Powstanie Straży Narodowej, której celem będzie m.in. obrona kościołów. Zapowiedział to dziś Prezes Stowarzyszenia Marsz Niepodległości Robert Bąkiewicz
– Jesteśmy w trakcie rewolucji lewackiej, rewolucji neobolszewickiej, którą znamy już z krajów zachodnich, z Ameryki Południowej. Tam płoną dzisiaj kościoły, katolicy są bici, jest stosowana wobec nich przemoc. Dzisiaj to samo zaczyna się w Polsce – mówił Bąkiewicz na konferencji prasowej przed Bazyliką Świętego Krzyża w Warszawie.
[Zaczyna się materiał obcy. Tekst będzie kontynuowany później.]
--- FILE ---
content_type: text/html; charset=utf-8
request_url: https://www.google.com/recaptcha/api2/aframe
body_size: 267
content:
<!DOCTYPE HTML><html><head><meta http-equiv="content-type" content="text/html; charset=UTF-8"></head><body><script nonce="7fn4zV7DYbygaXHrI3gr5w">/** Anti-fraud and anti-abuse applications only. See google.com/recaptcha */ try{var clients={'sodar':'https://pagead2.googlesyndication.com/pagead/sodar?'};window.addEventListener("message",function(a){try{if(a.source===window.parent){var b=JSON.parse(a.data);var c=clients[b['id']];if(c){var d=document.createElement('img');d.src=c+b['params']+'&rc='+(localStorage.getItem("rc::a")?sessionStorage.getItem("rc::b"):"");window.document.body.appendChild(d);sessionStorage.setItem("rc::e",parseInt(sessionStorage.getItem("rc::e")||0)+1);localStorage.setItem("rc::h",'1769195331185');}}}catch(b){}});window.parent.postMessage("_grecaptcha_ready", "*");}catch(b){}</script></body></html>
„Będziemy bronili każdego kościoła, każdej dzielnicy, każdego miasta, każdej wioski. Z tego miejsca wzywam wszystkich katolików, że dosyć tej pacyfistycznej postawy, że dzisiaj bandy hołoty wchodzą do kościołów, profanują ołtarze, Najświętszy Sakrament, używają wulgarnych, knajackich słów, takich które w przestrzeni publicznej nie były stosowane chyba nigdy od 1989 r., a nawet wcześniej. Ci ludzie są nastawieni konfrontacyjnie, chcą nas zniszczyć i zgnieść. Ja z tego miejsca mówię, że miecz sprawiedliwości nad nimi wisi i jeśli będzie trzeba, zgnieciemy ich w proch i zniszczymy tą rewolucję”.
– Kiedyś myśleliśmy, że nas to ominie. Nie chcemy, żeby te środowiska, które są środowiskami antycywilizacyjnymi, atakowały tutaj nas, Polaków i katolików. Dlatego powołujemy pewien rodzaj samoobrony katolickiej, cywilizacyjnej. Ta organizacja będzie się nazywała Straż Narodowa – zapowiedział.
Organizacja ma być odpowiedzią na wtargnięcia demonstrantów do kościołów.